- CONSIGNES ÉCRITES:
a) Les affirmations (i), (ii) et (iii) concordent-elles avec le texte sur l'exposition « D'un pont à l'autre » ? Répondez par oui ou non pour chacune, en citant les mots décisifs du texte.
(i) Le vernissage de l'exposition aura lieu le 21 novembre.
(ii) Le reportage de Tristan Zilberman porte sur la construction d'un pont neuf.
(iii) Le travail d'Emine Akbucak sur ce thème est mené depuis moins de cinq ans.
b) Rédigez, s'il vous plaît, la suite du texte sur l'exposition « D'un pont à l'autre » en partant de sa dernière phrase.

- EXTRAIT PRÉSENTÉ:
_ _ _ _
Le vernissage de l’exposition de photographies intitulé ”D’un pont à l’autre” qui aura lieu le 21 novembre dans la galerie Od’A-Ouvroir d’Art du Lycée Sainte Pulchérie réunit deux artistes photographes; l’un français et l’autre turc.

Tristan Zilberman présente un reportage photographique dont le sujet est la réhabilitation d’un vieux pont suspendu et sa transformation en passerelle himalayenne. Il retrace, la renaissance, le changement et la transformation d’un pont avec son environnement.
Emine Akbucak s’est, quant à elle, intéressée au pont comme objet photographique alors qu’elle habitait à quelques mètre du pont Neuf à Paris. Passage obligé entre les deux rives, elle l’a parcouru chaque jour de sa vie parisienne. Le Pont Neuf a été dès lors, pour la photographe, un sujet d’inspiration. L’Ile Saint Louis et les quartiers qui l’entourent sont devenus un terrain d’expérimentation photographique sur le thème de l’eau. Ce travail poursuivi depuis maintenant plus de 10 ans, s’est enrichi avec de nouveaux ponts, et notamment des ponts d’Istanbul présenté lors de cette exposition.
Photo: Tristan Zilberman

Vous avez été réunis entre la France et la Turquie pour présenter le temps d’une exposition des photographies sur le thème du pont. Qu’est ce qui vous a donné envie de vous investir sur ce projet commun?

EA : Jülide Bigat, responsable de la galerie du Lycée Sainte Pulchérie “Od’A-Ouvroir d’Art” connaissait mon travail sur l’eau et les jeux de réflexion que je mène depuis des années. Elle souhaitait me faire collaborer avec un artiste photographe français Tristan Zilberman car elle pensait que nos approches photographiques parlaient comme en écho, qu’elles se répondraient de façon intéressante. Je me suis dit pourquoi pas, tentons l’expérience ! J’aime connaître de nouveaux artistes et tenter de nouvelles expériences. J’ai fait des recherches sur le travail de Tristan qui m’a plu. Je suis francophone, j’ai habité longtemps en France et je ressens toujours du plaisir à travailler avec d’autres artistes.
_ _ _ _
- Entrées tirées d'une collection:
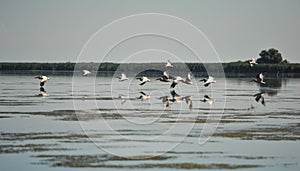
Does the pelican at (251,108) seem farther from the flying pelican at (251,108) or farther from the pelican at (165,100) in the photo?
the pelican at (165,100)

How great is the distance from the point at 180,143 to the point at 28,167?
255 inches

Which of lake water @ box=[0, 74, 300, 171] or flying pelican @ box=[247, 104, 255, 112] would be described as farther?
flying pelican @ box=[247, 104, 255, 112]

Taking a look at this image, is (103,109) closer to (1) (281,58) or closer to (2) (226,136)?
(2) (226,136)

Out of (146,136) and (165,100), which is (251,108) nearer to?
(165,100)

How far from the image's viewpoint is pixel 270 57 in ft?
458

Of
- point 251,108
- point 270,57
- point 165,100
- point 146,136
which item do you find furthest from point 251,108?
point 270,57

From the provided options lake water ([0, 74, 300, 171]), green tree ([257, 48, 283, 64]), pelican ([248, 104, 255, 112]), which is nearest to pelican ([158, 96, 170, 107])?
lake water ([0, 74, 300, 171])

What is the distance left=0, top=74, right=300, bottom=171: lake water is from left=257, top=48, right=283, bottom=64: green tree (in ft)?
322

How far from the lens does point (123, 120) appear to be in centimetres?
3256

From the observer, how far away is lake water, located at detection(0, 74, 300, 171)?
21797 mm

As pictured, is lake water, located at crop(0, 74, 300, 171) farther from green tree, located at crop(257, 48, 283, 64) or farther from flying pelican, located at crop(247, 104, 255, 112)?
green tree, located at crop(257, 48, 283, 64)

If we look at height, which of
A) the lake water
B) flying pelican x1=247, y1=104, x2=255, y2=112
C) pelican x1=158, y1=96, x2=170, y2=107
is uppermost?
pelican x1=158, y1=96, x2=170, y2=107

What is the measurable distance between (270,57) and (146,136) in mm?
114802

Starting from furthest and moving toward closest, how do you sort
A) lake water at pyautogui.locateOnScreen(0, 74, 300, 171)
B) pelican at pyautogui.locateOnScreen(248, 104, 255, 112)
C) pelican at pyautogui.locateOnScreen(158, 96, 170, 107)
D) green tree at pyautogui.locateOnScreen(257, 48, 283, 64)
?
green tree at pyautogui.locateOnScreen(257, 48, 283, 64) < pelican at pyautogui.locateOnScreen(158, 96, 170, 107) < pelican at pyautogui.locateOnScreen(248, 104, 255, 112) < lake water at pyautogui.locateOnScreen(0, 74, 300, 171)
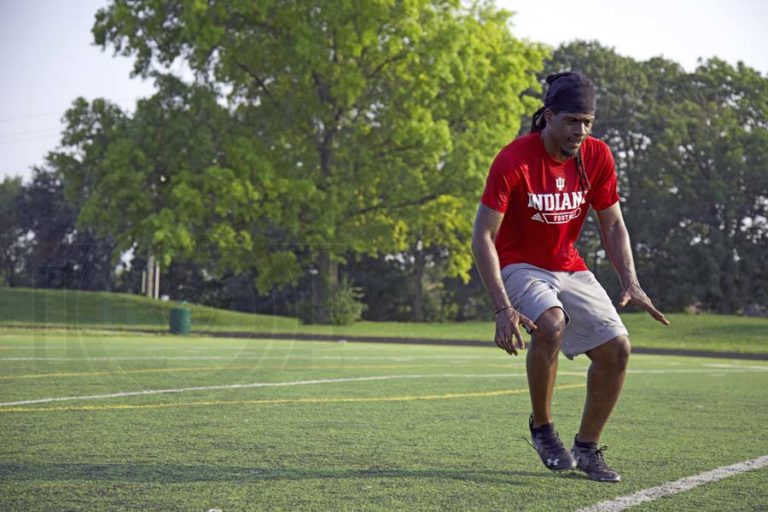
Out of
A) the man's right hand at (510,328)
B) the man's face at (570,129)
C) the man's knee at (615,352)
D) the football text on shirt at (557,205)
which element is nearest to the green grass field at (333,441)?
the man's knee at (615,352)

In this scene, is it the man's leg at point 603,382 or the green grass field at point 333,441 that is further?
the man's leg at point 603,382

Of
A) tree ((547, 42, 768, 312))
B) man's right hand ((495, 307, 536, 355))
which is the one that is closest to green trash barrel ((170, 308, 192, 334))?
man's right hand ((495, 307, 536, 355))

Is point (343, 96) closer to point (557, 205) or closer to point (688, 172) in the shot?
point (688, 172)

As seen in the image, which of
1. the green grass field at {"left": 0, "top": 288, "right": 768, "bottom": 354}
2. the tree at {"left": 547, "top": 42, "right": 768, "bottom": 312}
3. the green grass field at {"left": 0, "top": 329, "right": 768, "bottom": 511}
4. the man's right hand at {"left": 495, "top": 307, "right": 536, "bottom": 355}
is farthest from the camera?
the tree at {"left": 547, "top": 42, "right": 768, "bottom": 312}

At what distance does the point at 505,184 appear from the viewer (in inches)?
215

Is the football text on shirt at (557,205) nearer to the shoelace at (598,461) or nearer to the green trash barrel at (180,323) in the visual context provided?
the shoelace at (598,461)

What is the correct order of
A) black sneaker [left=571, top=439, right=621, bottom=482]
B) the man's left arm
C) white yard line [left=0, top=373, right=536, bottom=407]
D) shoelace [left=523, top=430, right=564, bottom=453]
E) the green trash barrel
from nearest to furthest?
1. black sneaker [left=571, top=439, right=621, bottom=482]
2. shoelace [left=523, top=430, right=564, bottom=453]
3. the man's left arm
4. white yard line [left=0, top=373, right=536, bottom=407]
5. the green trash barrel

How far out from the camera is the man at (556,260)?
17.9 feet

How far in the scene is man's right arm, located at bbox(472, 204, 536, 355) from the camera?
201 inches

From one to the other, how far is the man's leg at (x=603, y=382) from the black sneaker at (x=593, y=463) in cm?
8

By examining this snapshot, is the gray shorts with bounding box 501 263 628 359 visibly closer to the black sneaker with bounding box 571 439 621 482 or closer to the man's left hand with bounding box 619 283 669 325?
the man's left hand with bounding box 619 283 669 325

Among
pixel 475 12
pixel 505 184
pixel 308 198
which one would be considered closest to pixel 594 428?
pixel 505 184

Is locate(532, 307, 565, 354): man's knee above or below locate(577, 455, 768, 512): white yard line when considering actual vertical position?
above

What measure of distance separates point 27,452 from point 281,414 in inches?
Result: 96.2
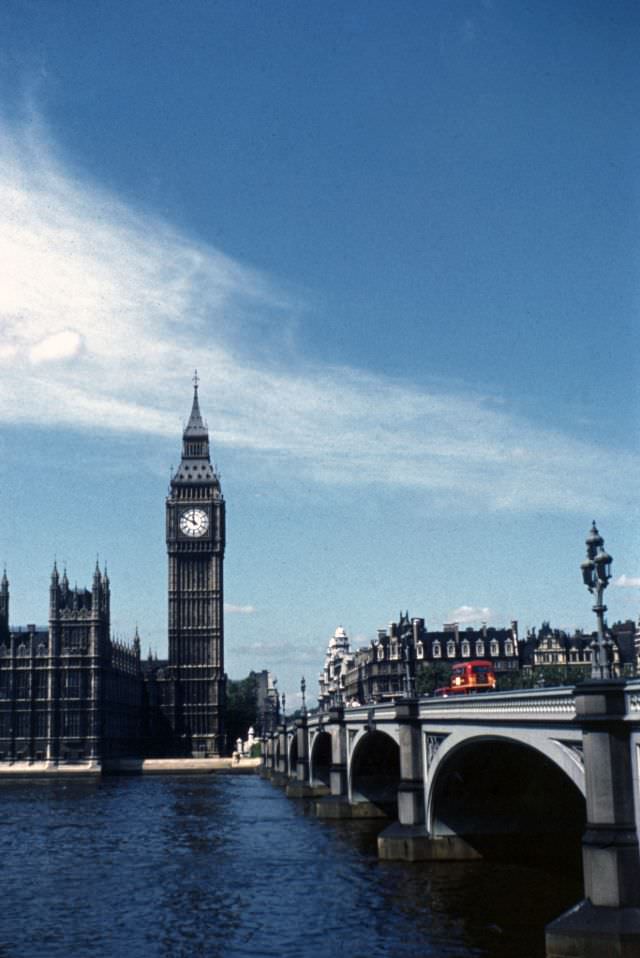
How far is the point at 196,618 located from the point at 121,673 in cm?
1902

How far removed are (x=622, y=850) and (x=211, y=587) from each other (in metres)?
168

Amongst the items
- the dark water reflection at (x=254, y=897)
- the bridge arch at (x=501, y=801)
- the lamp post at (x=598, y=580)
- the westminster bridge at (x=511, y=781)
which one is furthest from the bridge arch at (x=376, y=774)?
the lamp post at (x=598, y=580)

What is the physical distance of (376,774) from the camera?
79.6 meters

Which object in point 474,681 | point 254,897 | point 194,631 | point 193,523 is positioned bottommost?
point 254,897

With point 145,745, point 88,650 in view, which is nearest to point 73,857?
point 88,650

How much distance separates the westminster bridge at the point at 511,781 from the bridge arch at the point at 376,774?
0.10 m

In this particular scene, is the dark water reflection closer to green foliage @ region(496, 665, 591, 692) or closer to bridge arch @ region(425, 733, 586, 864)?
bridge arch @ region(425, 733, 586, 864)

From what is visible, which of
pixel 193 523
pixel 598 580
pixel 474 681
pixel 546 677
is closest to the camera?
pixel 598 580

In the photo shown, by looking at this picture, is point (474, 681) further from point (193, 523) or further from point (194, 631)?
point (193, 523)

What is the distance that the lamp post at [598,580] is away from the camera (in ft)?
92.0

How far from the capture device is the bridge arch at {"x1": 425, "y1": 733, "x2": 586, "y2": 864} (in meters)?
48.3

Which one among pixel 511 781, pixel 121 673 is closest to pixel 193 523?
pixel 121 673

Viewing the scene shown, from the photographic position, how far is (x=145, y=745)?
18400 cm

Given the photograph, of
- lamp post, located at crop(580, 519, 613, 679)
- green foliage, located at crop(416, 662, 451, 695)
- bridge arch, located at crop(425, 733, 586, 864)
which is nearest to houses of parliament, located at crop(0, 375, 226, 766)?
green foliage, located at crop(416, 662, 451, 695)
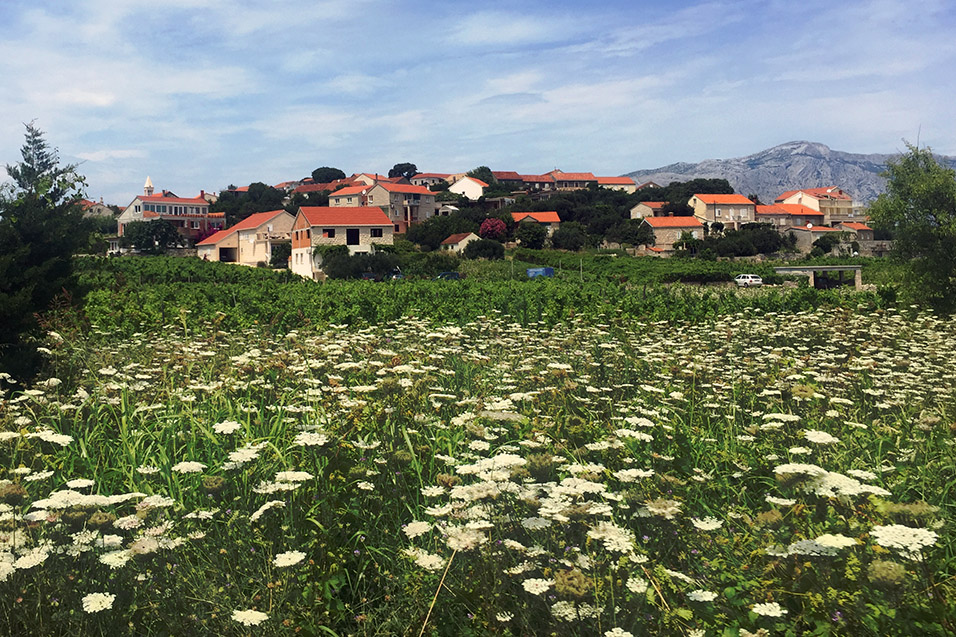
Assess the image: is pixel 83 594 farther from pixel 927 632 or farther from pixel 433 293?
pixel 433 293

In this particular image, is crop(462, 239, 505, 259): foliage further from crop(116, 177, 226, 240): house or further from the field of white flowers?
the field of white flowers

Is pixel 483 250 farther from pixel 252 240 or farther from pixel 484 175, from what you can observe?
pixel 484 175

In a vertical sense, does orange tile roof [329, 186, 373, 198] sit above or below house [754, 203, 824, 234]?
above

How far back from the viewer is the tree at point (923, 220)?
61.3 feet

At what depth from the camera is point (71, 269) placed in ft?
31.8

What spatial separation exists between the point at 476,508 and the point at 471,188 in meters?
125

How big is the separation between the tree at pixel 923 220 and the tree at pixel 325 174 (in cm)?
14643

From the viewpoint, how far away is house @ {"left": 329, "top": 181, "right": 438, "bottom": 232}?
100688mm

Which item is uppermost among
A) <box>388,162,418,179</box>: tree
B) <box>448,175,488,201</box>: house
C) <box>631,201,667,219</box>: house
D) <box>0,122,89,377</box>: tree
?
<box>388,162,418,179</box>: tree

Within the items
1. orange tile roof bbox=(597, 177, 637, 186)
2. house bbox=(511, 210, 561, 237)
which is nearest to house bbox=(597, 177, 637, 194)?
orange tile roof bbox=(597, 177, 637, 186)

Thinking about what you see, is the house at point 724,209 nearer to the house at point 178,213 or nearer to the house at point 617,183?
the house at point 617,183

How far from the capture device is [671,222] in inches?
3831

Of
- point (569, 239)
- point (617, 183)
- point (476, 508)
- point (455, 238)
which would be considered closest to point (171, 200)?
point (455, 238)

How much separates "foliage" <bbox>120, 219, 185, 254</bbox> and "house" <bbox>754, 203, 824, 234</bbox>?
9091cm
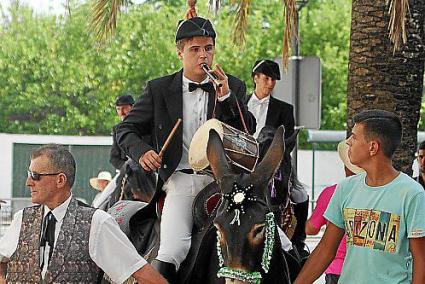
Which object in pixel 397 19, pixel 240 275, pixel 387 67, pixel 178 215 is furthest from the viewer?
pixel 387 67

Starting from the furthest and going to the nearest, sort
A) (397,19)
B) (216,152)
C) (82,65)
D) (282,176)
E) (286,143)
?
(82,65) < (397,19) < (282,176) < (286,143) < (216,152)

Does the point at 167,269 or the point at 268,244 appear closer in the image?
the point at 268,244

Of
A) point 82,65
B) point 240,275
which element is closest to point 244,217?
point 240,275

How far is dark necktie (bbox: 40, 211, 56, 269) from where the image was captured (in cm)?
Result: 589

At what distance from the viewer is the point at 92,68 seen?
33188 millimetres

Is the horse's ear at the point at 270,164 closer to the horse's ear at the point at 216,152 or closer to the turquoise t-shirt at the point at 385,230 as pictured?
the horse's ear at the point at 216,152

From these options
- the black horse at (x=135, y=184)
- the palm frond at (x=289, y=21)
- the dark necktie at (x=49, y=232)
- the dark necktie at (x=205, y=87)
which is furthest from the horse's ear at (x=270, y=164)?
the palm frond at (x=289, y=21)

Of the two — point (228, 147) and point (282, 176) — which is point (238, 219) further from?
point (282, 176)

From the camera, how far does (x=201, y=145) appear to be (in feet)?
21.3

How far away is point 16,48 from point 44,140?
5.05 meters

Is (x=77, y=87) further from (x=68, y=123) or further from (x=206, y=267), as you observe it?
(x=206, y=267)

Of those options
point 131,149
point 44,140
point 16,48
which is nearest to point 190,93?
point 131,149

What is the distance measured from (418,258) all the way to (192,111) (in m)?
2.16

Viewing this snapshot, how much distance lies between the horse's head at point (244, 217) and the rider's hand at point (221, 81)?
904 mm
_ _ _ _
- CORRIGÉ DE L'EXERCICE:
a)
(i) Oui : « qui aura lieu le 21 novembre ».
(ii) Non : « la réhabilitation d’un vieux pont suspendu et sa transformation en passerelle himalayenne ».
(iii) Non : « poursuivi depuis maintenant plus de 10 ans ».

b)
TZ : Jean-Michel Ducrot coordinateur général pour le français au Lycée Saint-Pulchérie m’a contacté pour venir faire une intervention auprès des élèves. Il souhaitait introduire un travail sur la grammaire de l’image à partir d’une exposition photographique sur un thème que je pourrai exploiter à Istanboul avec les élèves. A cette époque je réalisais un reportage photo sur la restauration d’un pont et sa transformation en passerelle himalayenne. La réhabilitation de ce vieux pont sur le Rhône, situé à Rochemaure dans le sud de la France, devait faire l’objet d’un livre. Il m’a semblé alors évident que le sujet du pont était idéal pour Istanbul, en tant que trait d’union entre deux rives et, dans le cas d’Istanbul, entre deux continents. Ensuite Julide Bigat m’a proposé de faire cette exposition avec Emine Akbucak, qui a, quant elle, photographié depuis les ponts. Le pont s’imposait donc comme un lien entre nos deux travaux.
Pouvez-vous chacun me parler de votre passé de photographe ?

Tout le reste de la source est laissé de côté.